Dienstag, 16. Juni 2015

Monddialog #1



Der Mond scheint durch mein Fenster und leuchtet die Tiefen meines Herzens aus.
Ich habe viele Jahre in der Vorahnung von etwas Großartigem, das mich im Leben erwartet, gelebt. Dieser Umstand hat mich seit frühester Kindheit in die Tagträumereien unermesslicher Dimensionen entführt, in denen ich Geschöpfe erschuf und Unterhaltungen führte, die weit jenseits von allem Gekanntem lagen.
Aber ich habe nie herausgefunden, was das großartige Geschenk war, welches mein Leben mir machen würde. In meiner Kindheit war diese Vorahnung derart intensiv, dass keinerlei Raum für den Zweifel an ihrer Richtigkeit bestanden hat. Aber es ist nichts geschehen, was die Vorahnung gestillt hätte.

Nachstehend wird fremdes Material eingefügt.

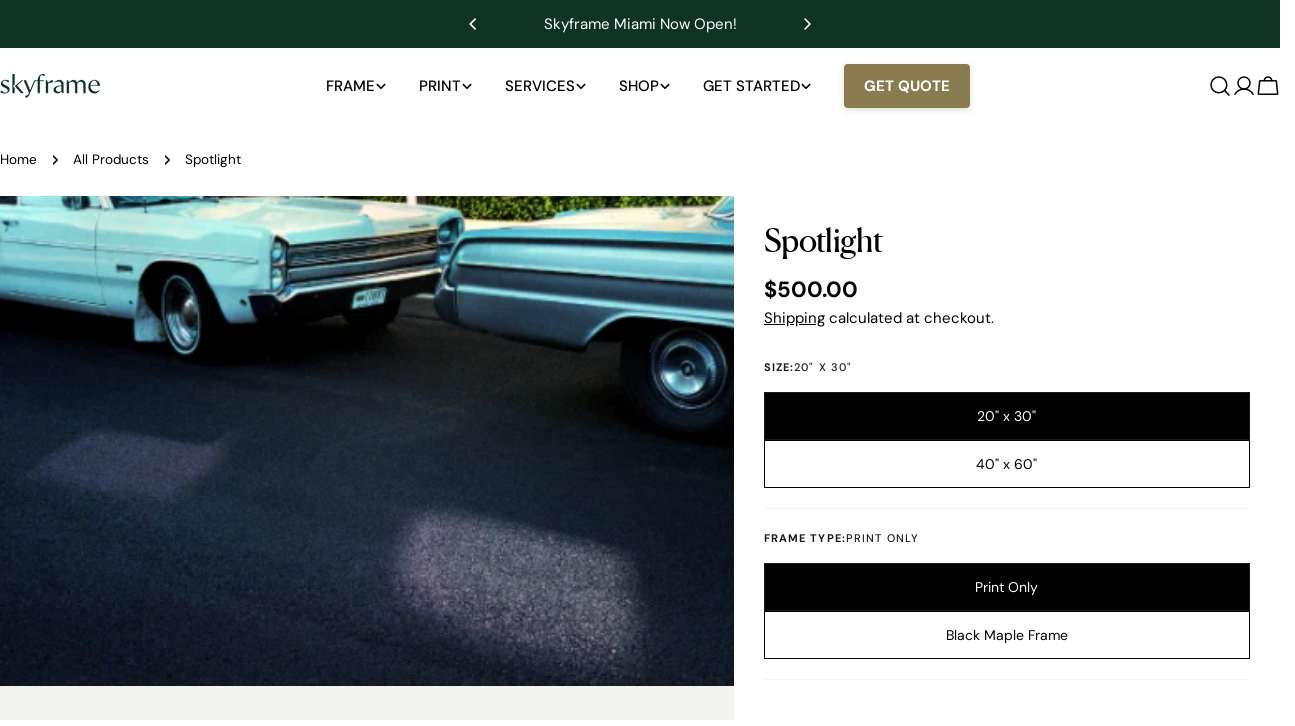

--- FILE ---
content_type: text/css
request_url: https://skyframe.com/cdn/shop/t/164/assets/skyframe-pdp-lite.css?v=42629641178376180671765997336
body_size: -128
content:
.product__title{font-size:32px;font-weight:400;line-height:1.2;margin-bottom:12px;letter-spacing:-.02em}.product__vendor a{font-size:14px;font-weight:400;color:#888;text-decoration:none;text-transform:uppercase;letter-spacing:.08em}.product__vendor a:hover{color:#333}.price{font-size:26px;font-weight:400;margin-bottom:20px;color:#1a1a1a}.product__description{font-size:15px;line-height:1.65;color:#555}.product-form__input .form__label{font-size:11px;text-transform:uppercase;letter-spacing:.1em;font-weight:500;color:#999;margin-bottom:10px;display:block}.product-form__input--button label{padding:12px 24px;border:1px solid #ddd;background:#fff;color:#333;font-size:14px;font-weight:400;cursor:pointer;transition:all .2s ease;border-radius:0}.product-form__input--button label:hover{border-color:#1a1a1a;background:#fafafa}.product-form__input--button input[type=radio]:checked+label{border-color:#1a1a1a;background:#1a1a1a;color:#fff}.product-form__input--button label.disabled{opacity:.4;cursor:not-allowed;background:#f5f5f5}.product-form__submit{background:#1a1a1a;color:#fff;border:none;padding:16px 32px;font-size:13px;text-transform:uppercase;letter-spacing:.12em;font-weight:500;cursor:pointer;transition:background .25s ease;width:100%;margin-top:24px}.product-form__submit:hover{background:#333}.product-form__submit:disabled{background:#ccc;cursor:not-allowed}.product details summary{font-size:11px;text-transform:uppercase;letter-spacing:.1em;font-weight:500;color:#666;cursor:pointer;padding:18px 0;border-top:1px solid #eee}.product details summary:hover{color:#1a1a1a}.product details:first-of-type summary{border-top:none}.product details[open] summary{margin-bottom:12px}.product details .rte{font-size:14px;line-height:1.6;color:#666;padding-bottom:12px}.product-form__input{margin-bottom:24px}@media (max-width: 768px){.product__title{font-size:26px}.price{font-size:22px}.product-form__input--button label{padding:10px 18px;font-size:13px}.product-form__submit{padding:14px 24px;font-size:12px}}.product-form__input:not(:last-child){padding-bottom:20px;border-bottom:1px solid #f5f5f5}.product-form__input--button{display:flex;flex-wrap:wrap;gap:8px}.product-form__input--button label{margin:0;min-width:fit-content}.product-form__input--button input[type=radio]:focus+label{outline:2px solid #1a1a1a;outline-offset:2px}
/*# sourceMappingURL=/cdn/shop/t/164/assets/skyframe-pdp-lite.css.map?v=42629641178376180671765997336 */


--- FILE ---
content_type: text/css
request_url: https://skyframe.com/cdn/shop/t/164/assets/frame-overlay.css?v=60911489414561748311765997336
body_size: -625
content:
.product__media.media-wrapper{position:relative!important}.product__media-item,.product__media-container,.product__media-gallery-viewer,motion-element{overflow:visible!important}.skyframe-overlay{position:absolute!important;pointer-events:none!important;z-index:100!important;display:block!important}.product__media.media-wrapper img{position:relative!important;z-index:1!important;display:block!important}
/*# sourceMappingURL=/cdn/shop/t/164/assets/frame-overlay.css.map?v=60911489414561748311765997336 */


--- FILE ---
content_type: text/javascript
request_url: https://skyframe.com/cdn/shop/t/164/assets/frame-overlay.js?v=74793214970749036281765997336
body_size: 60
content:
console.log("\u{1F5BC}\uFE0F Skyframe overlay loaded"),function(){"use strict";const frameStyles={"White Frame":{color:"#F5F5F5",shadow:"inset 0 0 0 3px #E0E0E0"},"Black Frame":{color:"#1A1A1A",shadow:"inset 0 0 0 3px #0A0A0A"},"Gold Frame":{color:"#D4AF37",shadow:"inset 0 0 0 3px #B8941F"},"Natural Frame":{color:"#D2B48C",shadow:"inset 0 0 0 3px #A89068"},"Silver Frame":{color:"#C0C0C0",shadow:"inset 0 0 0 3px #A0A0A0"}};function removeAllOverlays(){document.querySelectorAll(".skyframe-overlay").forEach(overlay=>overlay.remove())}function applyFrame(){console.log("\u{1F504} Applying frame overlay..."),removeAllOverlays();const selectedInput=document.querySelector('input[name*="Frame Color"]:checked');if(!selectedInput){console.log("\u26A0\uFE0F No frame selected");return}const frameColor=selectedInput.value,frameStyle=frameStyles[frameColor];if(!frameStyle){console.log("\u26A0\uFE0F Frame style not found for:",frameColor);return}console.log("\u2705 Applying",frameColor);const mediaWrappers=document.querySelectorAll(".product__media.media-wrapper");console.log("\u{1F4F8} Found",mediaWrappers.length,"images"),mediaWrappers.forEach((wrapper,index)=>{wrapper.style.position="relative";const overlay=document.createElement("div");overlay.className="skyframe-overlay",overlay.style.cssText=`
        position: absolute !important;
        top: 0 !important;
        left: 0 !important;
        right: 0 !important;
        bottom: 0 !important;
        width: 100% !important;
        height: 100% !important;
        border: 20px solid ${frameStyle.color} !important;
        box-shadow: ${frameStyle.shadow} !important;
        pointer-events: none !important;
        z-index: 100 !important;
        transition: all 0.4s ease !important;
        display: block !important;
      `,wrapper.appendChild(overlay),console.log("\u2705 Frame #"+(index+1)+" applied:",frameColor)})}function init(){console.log("\u{1F680} Initializing frame system..."),setTimeout(()=>{applyFrame()},800),document.addEventListener("click",function(e){const frameInput=e.target.closest('input[name*="Frame Color"]');frameInput&&(console.log("\u{1F5B1}\uFE0F Frame clicked:",frameInput.value),setTimeout(applyFrame,100))})}document.readyState==="loading"?document.addEventListener("DOMContentLoaded",init):init()}();
//# sourceMappingURL=/cdn/shop/t/164/assets/frame-overlay.js.map?v=74793214970749036281765997336


--- FILE ---
content_type: text/javascript
request_url: https://skyframe.com/cdn/shop/t/164/assets/frame-color-swatches.js?v=66997795163887503271765997336
body_size: -544
content:
(function(){"use strict";function initializeFrameSwatches(){document.querySelectorAll('.product-form__input label[for*="Frame"]').forEach(label=>{const frameText=label.textContent.trim().replace(/\s+/g," ");label.setAttribute("data-frame",frameText)})}document.readyState==="loading"?document.addEventListener("DOMContentLoaded",initializeFrameSwatches):initializeFrameSwatches(),document.addEventListener("shopify:section:load",initializeFrameSwatches)})();
//# sourceMappingURL=/cdn/shop/t/164/assets/frame-color-swatches.js.map?v=66997795163887503271765997336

Ich erinnere mich an viele Glücksmomente meiner Kindheit. Ich sehne mich oft nach dem Gefühl zurück, getragen und beschützt zu sein. Die Welt hat mir damals keine Angst gemacht, denn für mich wurde gesorgt.
Allmählich, plätschernd fast, ist dieses Gefühl dem, was wir Menschen Realität nennen gewichen. In den Wogen der fortschreitenden Zeit ist die Liebe unmerklich langsam geschrumpft und an ihre Stelle ist die Angst getreten, die, da sie ohne konkrete Umrisse geblieben ist, ihren erstarrenden Schleier über mein Handeln gelegt hat.
Keine konkrete Angst, die benannt, gar beschrien werden kann, nein, es ist eine leichtfüßige Flüsterin, die mein Leben so scheinbar vernünftig lähmt. Sie ist es, die in entscheidenden Lebensmomenten die Unsicherheit über mein Haupt ausschüttet und mich damit zur Untätigkeit oder Umkehr zwingt; ihre Zweifel sind oft größer als meine Überzeugungen.
In diesen Zweifeln hat sich meine Vorahnung wie eine Spur im Sande verlaufen; geblieben ist die stille Rüge, sich ihr ergeben zu haben.
Ich erinnere mich, wie ich als Kind in den Sommerferien ganz früh aufgewacht bin und, die Hände voller Leckereien, mich auf die Aussentreppe des Hauses zu meinem treuen Wachhund, Bimm, gesetzt habe. Er hat die Schmankerl augenblicklich verschlungen und wir haben im Schatten unseres Heimes geschmust, während die Steppe um uns herum durch die Glut der erstarkenden Sonne geröstet wurde.
Mein Herz war in diesen Augenblicken so voller Zuversicht, dass alles auf der Welt in vollkommener Harmonie ist. Damals, als ich dieses großartige Gefühl der glückseligen Erwartung verspürt habe, habe ich gedacht, es würde irgendwann ein bedeutendes Ereignis mein Leben ereilen, der eben dieses Gefühl erfüllen würde wie eine Prophezeiung.
Heute, 25 Jahre weiser, verstehe ich, dass es die Glückseligkeit selbst war, die mir unter der brennenden Sonne der russischen Steppe zuteilwurde.
Das Glück der Welt besteht in der frohen und liebevollen Erwartung an das Leben – kein Ereignis ist geeignet, diese Hoffnung zu erfüllen, denn sie selbst ist eine Glücksempfindung und damit bereits erfüllt.
Geschehnisse des Seins sind nicht dazu gedacht, uns Frohsinn oder Trübsal zu bescheren – sie sind die Gegebenheiten unseres Lebens. Wie alle Tatsachen können auch sie unterschiedlich bewertet werden. Doch wie will man das Glück bewerten? Es ist ein erhebendes Gefühl in der Brust, das Liebe und Wonne schenkt.
Mein Hochgefühl habe ich nach und nach verloren, als ich anfing die Realitäten meines Daseins auszuwerten und mein Herz für meinen schwindenden Glauben auszuschimpfen.
Ein leiser Ruf meines Herzens erwacht jedoch im Mondschein, er hallt und schmerzt in meiner leer gewordenen Brust. Das Herz will Gerechtigkeit für all die Liebe – ich soll mich fragen, ob das Leben mir zu wenig geschenkt hat? Oder habe ich es nur falsch beurteilt?
In der Stille der schlaflosen Nacht halte ich inne und flüstere dem Mond: „Du bist der Einzige, der versteht“.
„Nein, ich bin der Einzige, zu dem du ehrlich bist“ antwortet er.